Edição nº 58
A terceira paixão |
O militar na
floresta
Durante estes quinze anos mais recentes,
lembro-me de viver apenas três paixões avassaladoras
- daquelas que você lê tudo a respeito, conversa compulsivamente
sobre o assunto, procura pessoas com a mesma afinidade, dorme e
acorda pensando no tema. A primeira foi quando comprei um computador,
abandonando para sempre a máquina de escrever, e descobrindo
a liberdade que isso me permitia (estou escrevendo agora em uma
pequena cidade francesa, usando algo que pesa menos de 1,5 quilos,
contém dez anos de minha vida profissional, e posso achar
o que preciso em menos de cinco segundos). A segunda foi quando
entrei pela primeira vez na internet - já naquela época
uma biblioteca maior que a maior de todas as bibliotecas.
A terceira paixão, porém,
nada tem a ver com avanços tecnológicos. Trata-se
de...arco e flecha. Na minha juventude, li um livro fascinante,
"A arte cavalheiresca do arqueiro zen", de E. Herrigel
(Ed. Pensamento), onde contava seu percurso espiritual através
deste esporte. A idéia ficou em meu subconsciente até
que um dia, nas montanhas dos Pirineus, conheci um arqueiro. Conversa
vai, conversa vem, ele me emprestou seu material, e a partir daí
não consegui mais viver sem praticar o tiro ao alvo quase
todos os dias.
No Brasil, fiz um stand de tiro no
meu apartamento (daqueles que você pode desmontar em cinco
minutos, quando as visitas chegam). Nas montanhas francesas, saio
todos os dias para praticar, e isso já me levou duas vezes
ao leito - com hipotermia, já que fiquei mais de duas horas
exposto a uma temperatura de - 6o C. Participei do Fórum
Econômico Mundial este ano em Davos, à base de analgésicos
fortíssimos; dois dias antes, por causa de uma posição
errada do braço, eu tivera uma dolorosa inflamação
muscular.
E onde está o fascínio
de tudo isso? Não existe nada de prático no tiro ao
alvo com arco e flecha, armas que remontam a 30.000 anos antes de
Cristo. Mas Herrigel, que me despertou a paixão, sabia do
que estava falando.A seguir, trechos da "Arte cavalheiresca
do arqueiro zen" (que podem ser aplicados à várias
atividades da vida diária):
"Na hora de manter a tensão,
ela deve ser concentrada apenas naquilo que você precisa usar;
de resto, economize suas energias, aprenda (com o arco) que para
se atingir algo não é necessário fazer um movimento
gigantesco, mas focalizar o seu objetivo."

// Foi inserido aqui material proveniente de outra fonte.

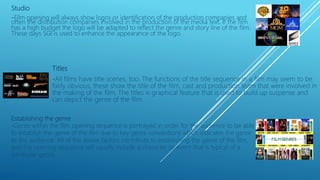 Studio
-Film opening will always show logos or identification of the production companies and
often the distribution companies involved in the production of the media text. If the film
has a high budget the logo will be adapted to reflect the genre and story line of the film.
These days SGI is used to enhance the appearance of the logo.
Titles
-All films have title scenes, too. The functions of the title sequence in a film may seem to be
fairly obvious, these show the title of the film, cast and production team that were involved in
the making of the film. The titles is graphical feature that is used to build up suspense and
can depict the genre of the film.
Establishing the genre
-Genre within the film opening sequence is portrayed in order for the audience to be able
to establish the genre of the film due to key genre conventions which indicates the genre
to the audience. All of the above factors contribute to establishing the genre of the film,
and the opening sequence will usually include a character or event that is typical of a
particular genre.
 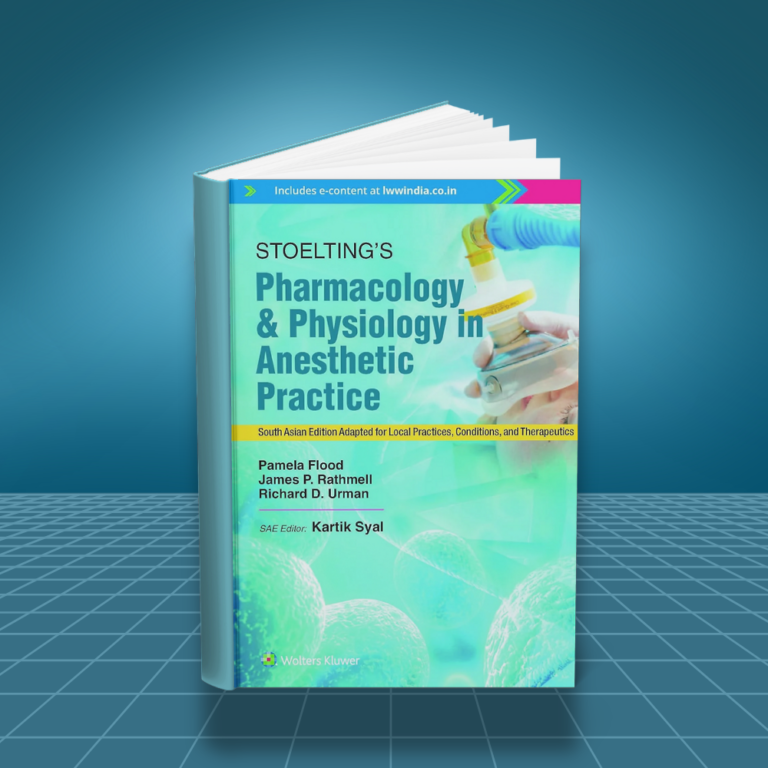 Stoeltings Pharmacology and Physiology in Anesthetic Practice 1st South Asian edition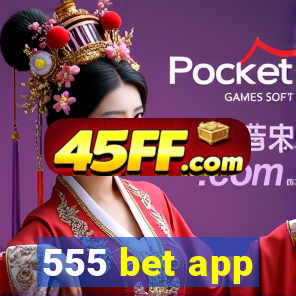 555 bet app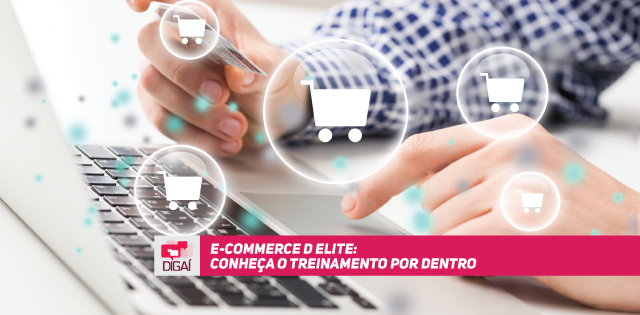 E-commerce D Elite: conheça o treinamento por dentro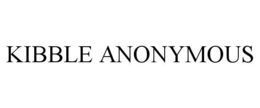 KIBBLE ANONYMOUS trademark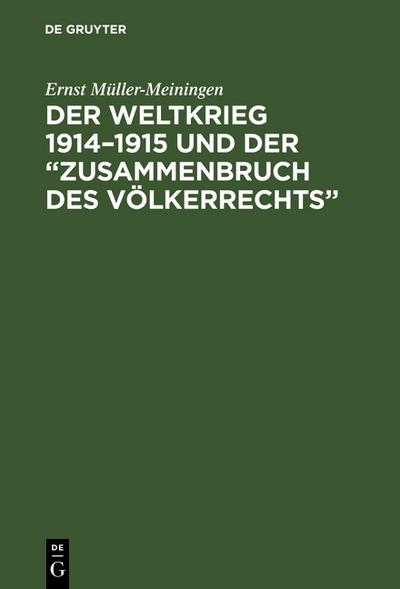 Der Weltkrieg 1914 - 1915 und der ’Zusammenbruch des Völkerrechts’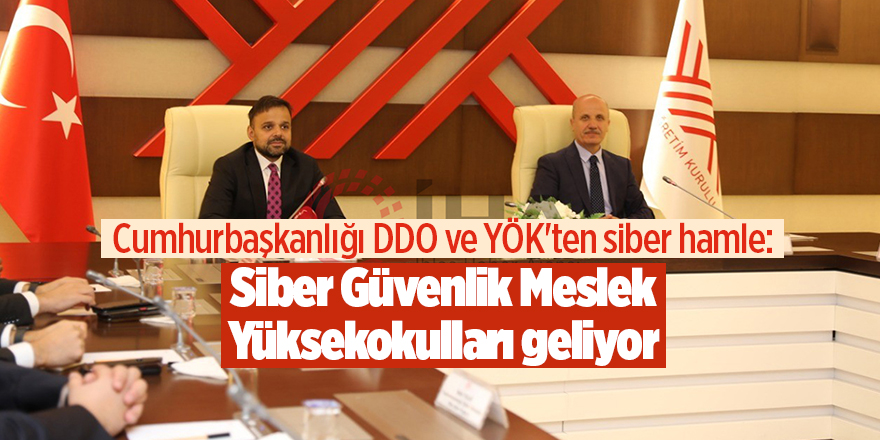 Cumhurbaşkanlığı DDO ve YÖK'ten siber hamle: Siber Güvenlik Meslek Yüksekokulları geliyor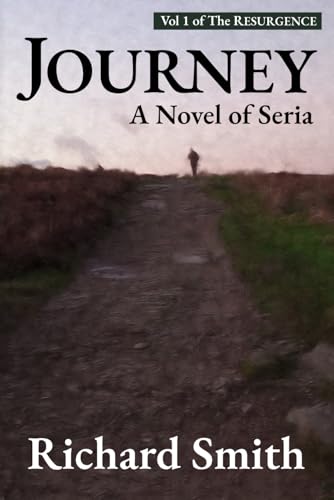 Journey: The Resurgence, Vol 1 (Seria) von Independently published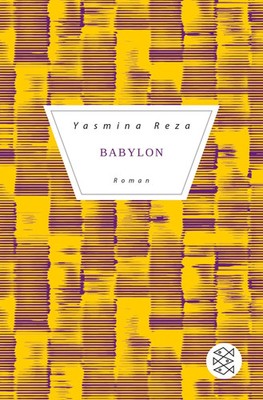 Babylon | Yasmina Reza | Deutsch | Taschenbuch | 224 S. | 2019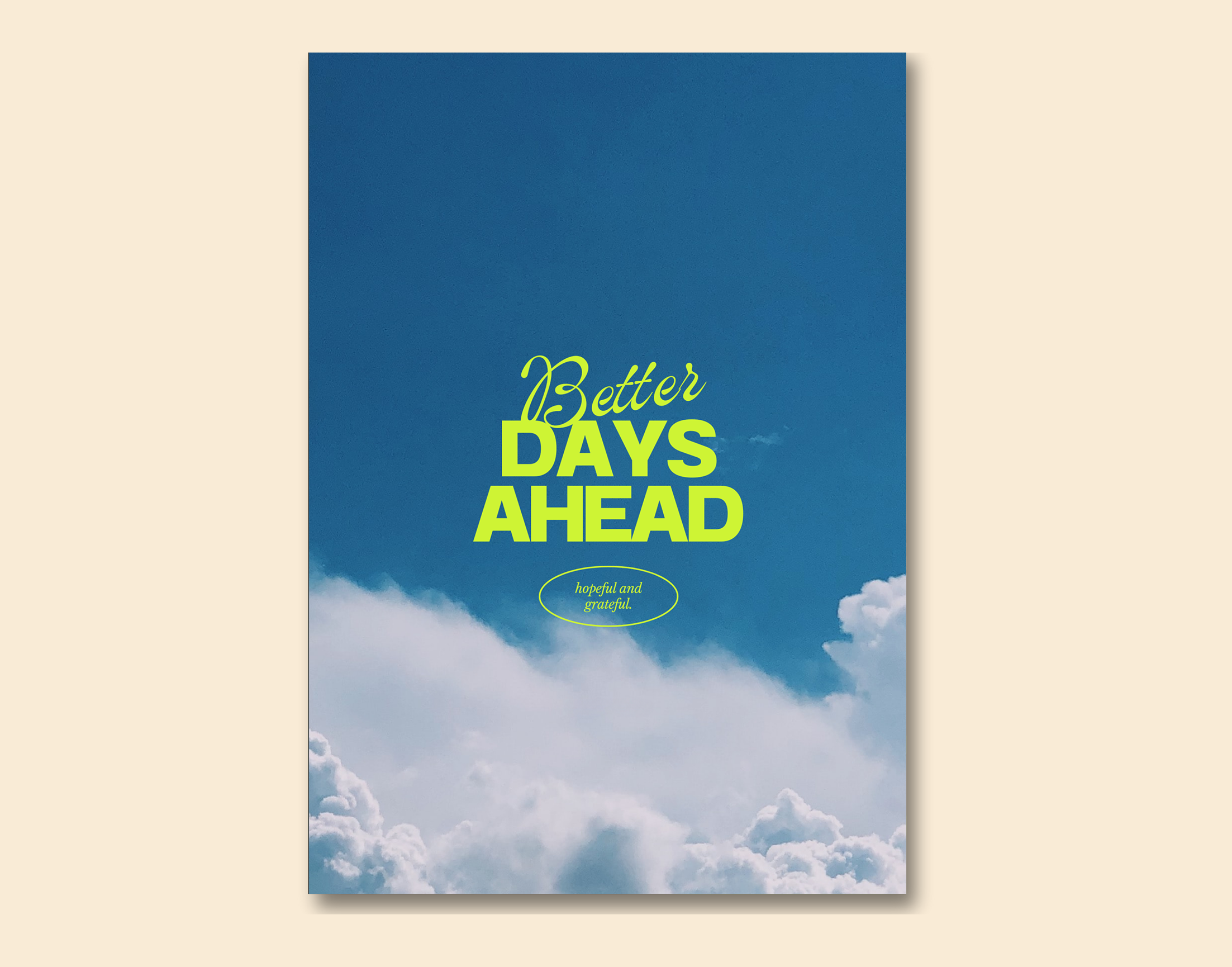 "Better Days Ahead"- Shiny & Sturdy Metallic Poster Art That Pops & Sticks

"O meu mestre me deu um arco
muito rígido. Perguntei por que estava começando a
me ensinar como se eu já fosse um profissional. Ele respondeu:
aquele que começa com coisas fáceis, fica despreparado
para os grandes desafios. Melhor saber logo que tipo de dificuldade
irá encontrar no caminho."
"Durante muito tempo eu atirava
sem conseguir abrir direito o arco, até que um dia o mestre
me ensinou um exercício de respiração, e tudo
ficou fácil.Perguntei porque demorara tanto para me corrigir.
Ele respondeu: " Se desde o início eu tivesse lhe ensinado
os exercícios respiratórios, você acharia que
eram desnecessários. Agora você irá acreditar
naquilo que eu lhe digo, e irá praticar como se fosse realmente
importante. Quem sabe educar, age assim."
" O momento de soltar a flecha
acontece de maneira instintiva, mas antes é preciso conhecer
bem o arco, a flecha e o alvo. O golpe perfeito nos desafios da
vida,também usa a intuição; entretanto, só
podemos esquecer a técnica depois que a dominamos completamente."
"Depois de quatro anos, quando
já era capaz de dominar o arco, o mestre me deu os parabéns.
Eu fiquei contente, e disse que já tinha chegado na metade
do caminho. "Não", respondeu o mestre. "Para
não cair em armadilhas traiçoeiras, é melhor
considerar como metade do caminho o ponto que você atinge
depois de percorrer 90% da estrada."
ATENÇÃO! O uso do arco e flecha é perigoso, em alguns países (como na França) é classificado como arma, só pode ser praticado depois de recebida carteira de habilitação, e apenas em lugares expressamente autorizados.